→ Instrucciones
**a.** Enumera los gobernantes del pasado que se nombran en el texto sobre Obama.
**b.** Actualiza el fragmento del texto sobre Obama que empieza con las palabras que contienen "Bueno, Obama es" y termina con "mientras él dormía.". Sustituye "Claudio" por "Nerón".

→ Texto
==============================

Probablemente sea Obama uno de los más “desgraciados” presidentes de los EEUU, atendiendo a la literalidad semántica del término, esto es, impedido en su desarrollo, estropeado en su naturaleza, despojado…
Quizás no sólo de los EEUU, en tanto figura gobernante del país que funge como el imperio de la época, con ramales de poder por doquier, necesariamente con una mayor proyección histórica y universal.
Tal vez lo sea en mucho de tantos tiempos y lugares, como tantas figuras del pasado a la cabeza de viejos y no tan viejos imperios que han alimentado la Historia de la humanidad. Si habláramos del líder de un pequeño país del África o Suramérica, por citar, deliberadamente, zonas de “bajo” desarrollo, es decir, de gran anonimato, la cosa no tendría gran repercusión. ¿A quién demonios le puede interesar el estado de impedimento o desgracia de un presidente de esas áreas? (Bueno, la cosa cambia; por ejemplo, Hugo Chávez es uno de los presidente de “esas áreas” y no es figura tan anónima que digamos).
Pero hablamos de Obama, el actual presidente de los EEUU, un país con disfraz de república y democracia, sumido al momento en una galopante crisis financiera, esencialmente imperialista, aunque formalmente manipulador de su propia imagen. Ya ustedes saben: los salvadores del mundo, los correctores, los policías, la fuerza del bien, los demócratas, la Libertad, los derechos humanos, el progreso, el entendimiento; nociones todas que le acreditan como licencia para interferir en cualquier sitio, cuando los hechos no empiecen a desarrollarse en acuerdo con sus intereses. Todo, menos lo real, imperio injerencista.
A nadie se le oculta la fruición con que sus mismos políticos y analistas se autodenominan “el país más poderoso de la Tierra”, a la hora de pintar sus campañas políticas, sus propuestas, sus ciudadanos, sus empresarios, su gentilicio, su peso específico en el mundo, su fuerza militar (sobremanera), amén la tecnología. Tanto es así que parecieran más bien querer insinuar que son el fundamento de la actual vida, con contornos casi apocalípticos en todas las materias, como si la dichosa frase la hubiesen arrancado de las páginas mismas de las Sagradas Escrituras, de sus Revelaciones, para ser más preciso. Como si se dijera, en fin, que tocar a los EEUU es alterar el “orden de cosas” del Cosmos. Ni uno ni dos jinetes apocalípticos; un ejército.
Bueno, Obama es el presidente de ese lugar tan recargado de fuerzas y semántica histórica, del mismo modo como en el pasado hubo tantos “jefes de gobierno”, reyes o emperadores de cuanto país se ha hecho con las riendas de influencia en el mundo. Háblese del “pequeño” David israelita, de quien nadie podría imaginarse regiría “grandemente” los destinos de su pueblo; háblese del descomunal César o dubitativo Claudio, el primero asesinado por su desmedido esplendor de poder, incapaz de acoplarse a las exigencias del “sistema”, así como el segundo por lo contrario, por disimularse nada soberbio ni codicioso, cauto hasta para tomar agua, antítesis de lo que le convenía a la Roma imperial en liderazgo; háblese del emperador Luis XIV, el mismo que se acostaba sabiendo que le pertenecía lo que alumbraba o no el sol mientras él dormía.

==============================

→ Segmento de datos
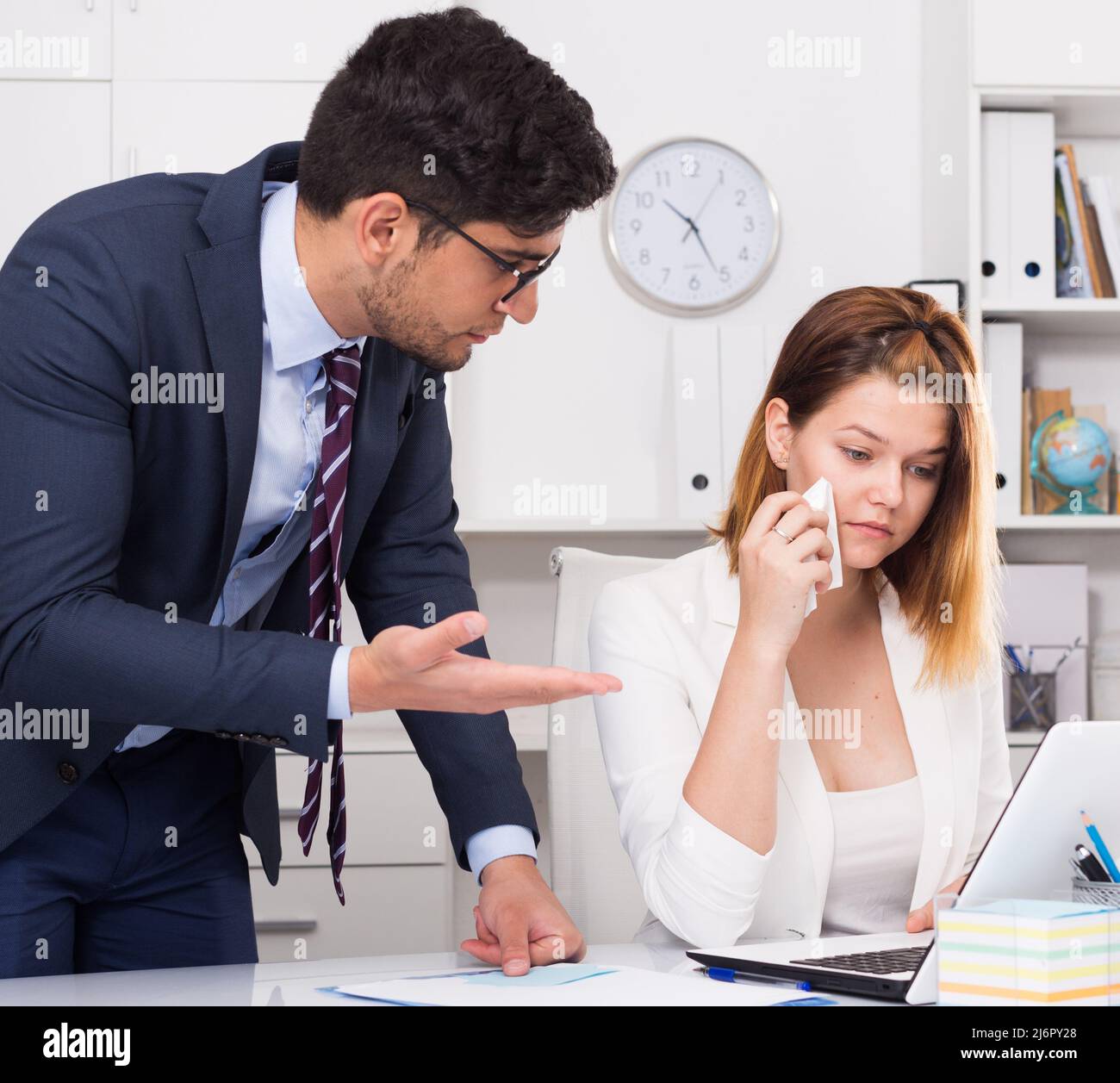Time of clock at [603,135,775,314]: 10:25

==============================

→ Respuestas
**a.** David, César, Claudio y Luis XIV.

**b.**
Bueno, Obama es el presidente de ese lugar tan recargado de fuerzas y semántica histórica, del mismo modo como en el pasado hubo tantos “jefes de gobierno”, reyes o emperadores de cuanto país se ha hecho con las riendas de influencia en el mundo. Háblese del “pequeño” David israelita, de quien nadie podría imaginarse regiría “grandemente” los destinos de su pueblo; háblese del descomunal César o dubitativo Nerón, el primero asesinado por su desmedido esplendor de poder, incapaz de acoplarse a las exigencias del “sistema”, así como el segundo por lo contrario, por disimularse nada soberbio ni codicioso, cauto hasta para tomar agua, antítesis de lo que le convenía a la Roma imperial en liderazgo; háblese del emperador Luis XIV, el mismo que se acostaba sabiendo que le pertenecía lo que alumbraba o no el sol mientras él dormía.